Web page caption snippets

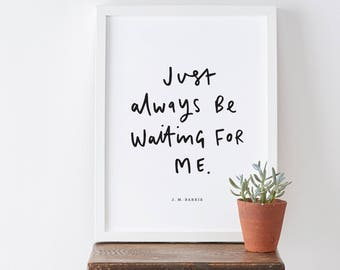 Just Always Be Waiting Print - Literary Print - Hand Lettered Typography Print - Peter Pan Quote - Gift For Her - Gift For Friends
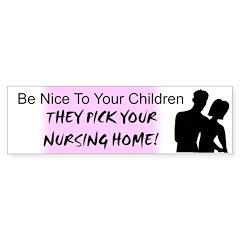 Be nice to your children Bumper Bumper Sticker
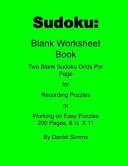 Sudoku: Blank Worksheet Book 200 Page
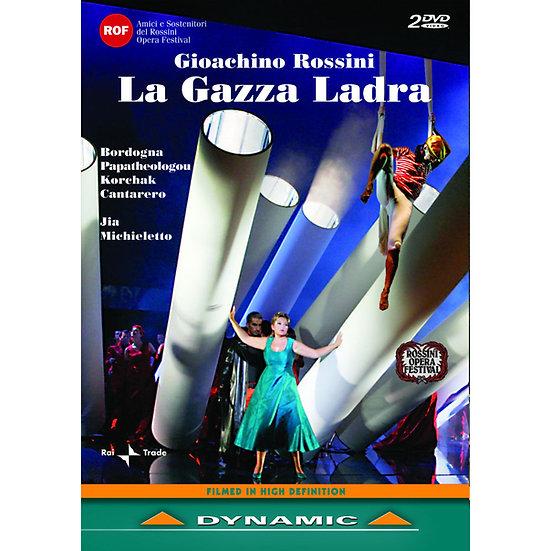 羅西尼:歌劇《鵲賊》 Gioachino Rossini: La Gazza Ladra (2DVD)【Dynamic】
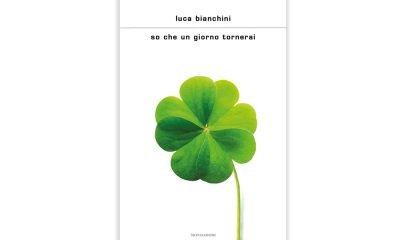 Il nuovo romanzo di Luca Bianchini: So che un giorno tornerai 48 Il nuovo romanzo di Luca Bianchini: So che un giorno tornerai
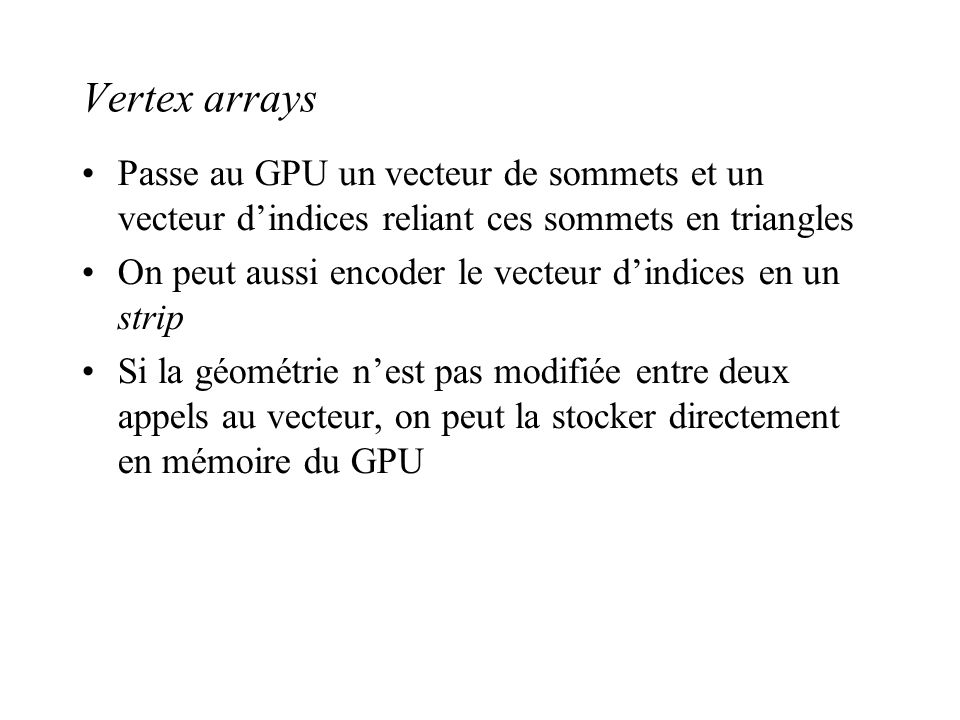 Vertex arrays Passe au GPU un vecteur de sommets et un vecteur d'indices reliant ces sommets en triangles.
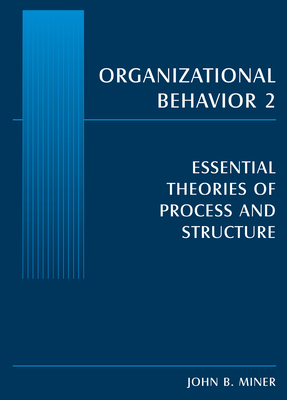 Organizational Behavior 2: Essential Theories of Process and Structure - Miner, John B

==

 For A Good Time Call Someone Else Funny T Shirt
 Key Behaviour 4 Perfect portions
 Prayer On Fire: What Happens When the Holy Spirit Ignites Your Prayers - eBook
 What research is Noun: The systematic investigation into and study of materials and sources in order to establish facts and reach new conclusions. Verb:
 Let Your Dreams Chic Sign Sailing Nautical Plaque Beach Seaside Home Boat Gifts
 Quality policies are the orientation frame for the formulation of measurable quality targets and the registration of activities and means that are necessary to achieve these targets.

» DESCRIPTION OF THE TASK:
Wherever the word "What" appears in the records above, copy that line.

» ANSWER FOR THIS EXERCISE:
 Prayer On Fire: What Happens When the Holy Spirit Ignites Your Prayers - eBook
 What research is Noun: The systematic investigation into and study of materials and sources in order to establish facts and reach new conclusions. Verb:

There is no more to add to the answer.